B. Even a few divergences flag a region of the posterior the sampler cannot traverse, biasing the posterior toward easier-to-sample regions. The standard remedies are reparameterisation and adapt_delta.

14.19.5 Question 5

Posterior predictive checks (pp_check(fit)) primarily detect:

    1. Convergence failures of the chain.
    1. Insufficient ESS.
    1. Model misspecification: features of the data the model fails to reproduce in posterior simulations.
    1. Choice of prior.

C. PP checks compare observed data to posterior predictive draws and are essential for detecting misspecification that no diagnostic of the parameters alone catches.

14.20 Prerequisites answers

  1. Bayes’ theorem: \(p(\theta \mid y) = p(y \mid \theta) p(\theta) / p(y)\), where \(p(\theta)\) is the prior, \(p(y \mid \theta)\) is the likelihood, \(p(\theta \mid y)\) is the posterior, and \(p(y) = \int p(y \mid \theta) p(\theta) \, d\theta\) is the normalising constant (marginal likelihood). In practice, MCMC samples from the unnormalised posterior \(p(y \mid \theta) p(\theta)\), so the normalising constant need not be computed explicitly.
  2. A Metropolis-Hastings step proposes a new value from a proposal distribution and accepts it with a probability based on the ratio of posterior densities.

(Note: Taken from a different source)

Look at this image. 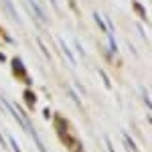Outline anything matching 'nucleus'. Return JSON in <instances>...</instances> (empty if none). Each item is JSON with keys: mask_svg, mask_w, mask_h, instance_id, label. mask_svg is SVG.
Masks as SVG:
<instances>
[{"mask_svg": "<svg viewBox=\"0 0 152 152\" xmlns=\"http://www.w3.org/2000/svg\"><path fill=\"white\" fill-rule=\"evenodd\" d=\"M8 142H10V146L14 148V152H20V148H18V144L14 142V138H8Z\"/></svg>", "mask_w": 152, "mask_h": 152, "instance_id": "obj_5", "label": "nucleus"}, {"mask_svg": "<svg viewBox=\"0 0 152 152\" xmlns=\"http://www.w3.org/2000/svg\"><path fill=\"white\" fill-rule=\"evenodd\" d=\"M110 47H112V51L114 53H118V47H116V41H114V37L110 35Z\"/></svg>", "mask_w": 152, "mask_h": 152, "instance_id": "obj_4", "label": "nucleus"}, {"mask_svg": "<svg viewBox=\"0 0 152 152\" xmlns=\"http://www.w3.org/2000/svg\"><path fill=\"white\" fill-rule=\"evenodd\" d=\"M124 144H126V146H130V150H132V152H138V148L134 146V142H132V138H130L128 134H124Z\"/></svg>", "mask_w": 152, "mask_h": 152, "instance_id": "obj_3", "label": "nucleus"}, {"mask_svg": "<svg viewBox=\"0 0 152 152\" xmlns=\"http://www.w3.org/2000/svg\"><path fill=\"white\" fill-rule=\"evenodd\" d=\"M28 4H31V6H33V10H35L37 18H39V20H43V23H47V18H45V14H43V10H41V8H39V4H35V2H33V0H28Z\"/></svg>", "mask_w": 152, "mask_h": 152, "instance_id": "obj_2", "label": "nucleus"}, {"mask_svg": "<svg viewBox=\"0 0 152 152\" xmlns=\"http://www.w3.org/2000/svg\"><path fill=\"white\" fill-rule=\"evenodd\" d=\"M57 43H59V47H61V51L65 53V57H67V61H69L71 65H77V61H75V57H73V53H71V49L65 45V41L63 39H57Z\"/></svg>", "mask_w": 152, "mask_h": 152, "instance_id": "obj_1", "label": "nucleus"}]
</instances>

It requires only the ability to evaluate the posterior up to a constant. A Gibbs step samples each parameter (or block of parameters) from its full conditional distribution. Gibbs is possible only when the full conditionals are available in closed form, typically via conjugacy. MH applies more generally; Gibbs is more efficient when available.
  3. Trace plots (visual check for stationarity and mixing), the Gelman-Rubin statistic \(\hat R\) (want < 1.01), effective sample size (ESS; want more than several hundred per parameter for reliable quantile- based summaries), and, for HMC, the divergence count (ideally zero) and E-BFMI (ideally > 0.3). \(\hat R\) compares within-chain and between-chain variance after discarding burn-in; values near 1 indicate that multiple chains have converged to the same target distribution, values substantially above 1 indicate that the chains are still exploring different regions.